▶ EXERCISE DIRECTIONS
Your reply should be a single number, the count of lines in the records that contain the string "charset".

★ ★ ★

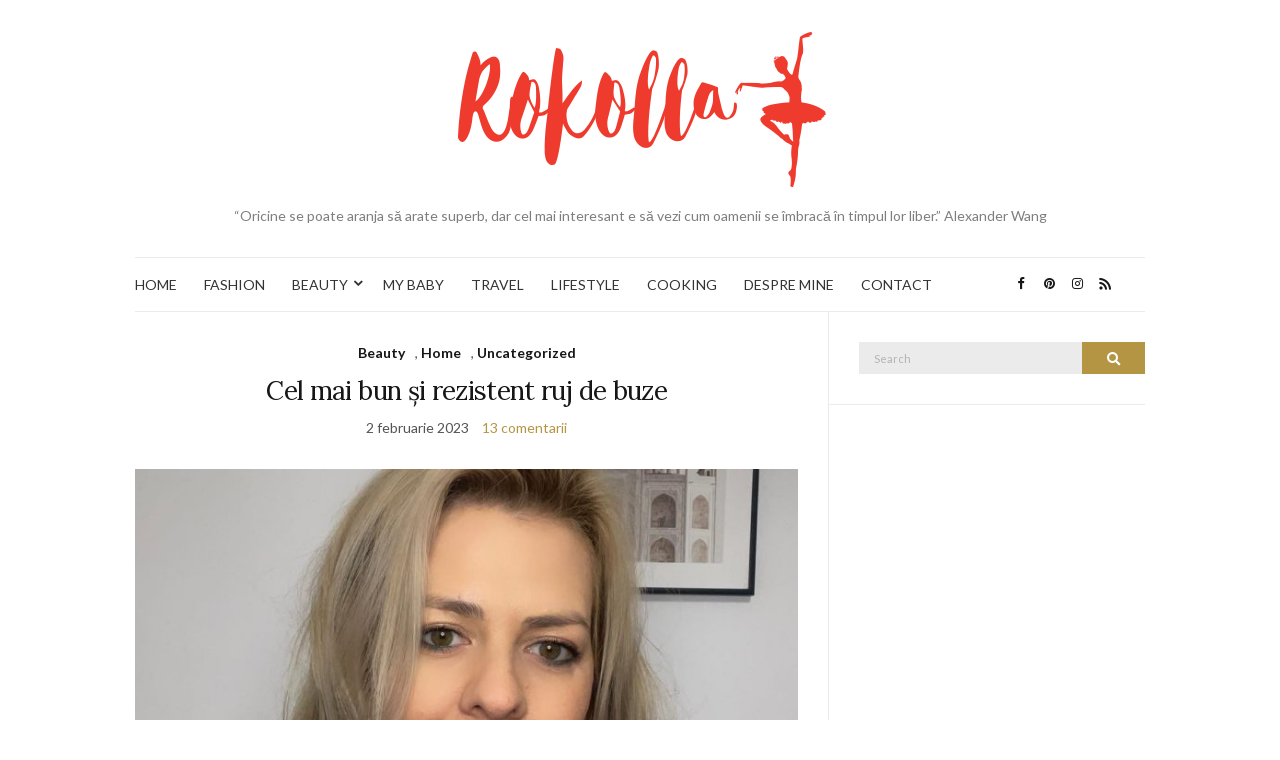

--- FILE ---
content_type: text/html; charset=utf-8
request_url: https://www.google.com/recaptcha/api2/aframe
body_size: 266
content:
<!DOCTYPE HTML><html><head><meta http-equiv="content-type" content="text/html; charset=UTF-8"></head><body><script nonce="dTG40M3VMxfcWPRiaviIcA">/** Anti-fraud and anti-abuse applications only. See google.com/recaptcha */ try{var clients={'sodar':'https://pagead2.googlesyndication.com/pagead/sodar?'};window.addEventListener("message",function(a){try{if(a.source===window.parent){var b=JSON.parse(a.data);var c=clients[b['id']];if(c){var d=document.createElement('img');d.src=c+b['params']+'&rc='+(localStorage.getItem("rc::a")?sessionStorage.getItem("rc::b"):"");window.document.body.appendChild(d);sessionStorage.setItem("rc::e",parseInt(sessionStorage.getItem("rc::e")||0)+1);localStorage.setItem("rc::h",'1769908198380');}}}catch(b){}});window.parent.postMessage("_grecaptcha_ready", "*");}catch(b){}</script></body></html>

★ ★ ★

▶ TASK SOLUTION
2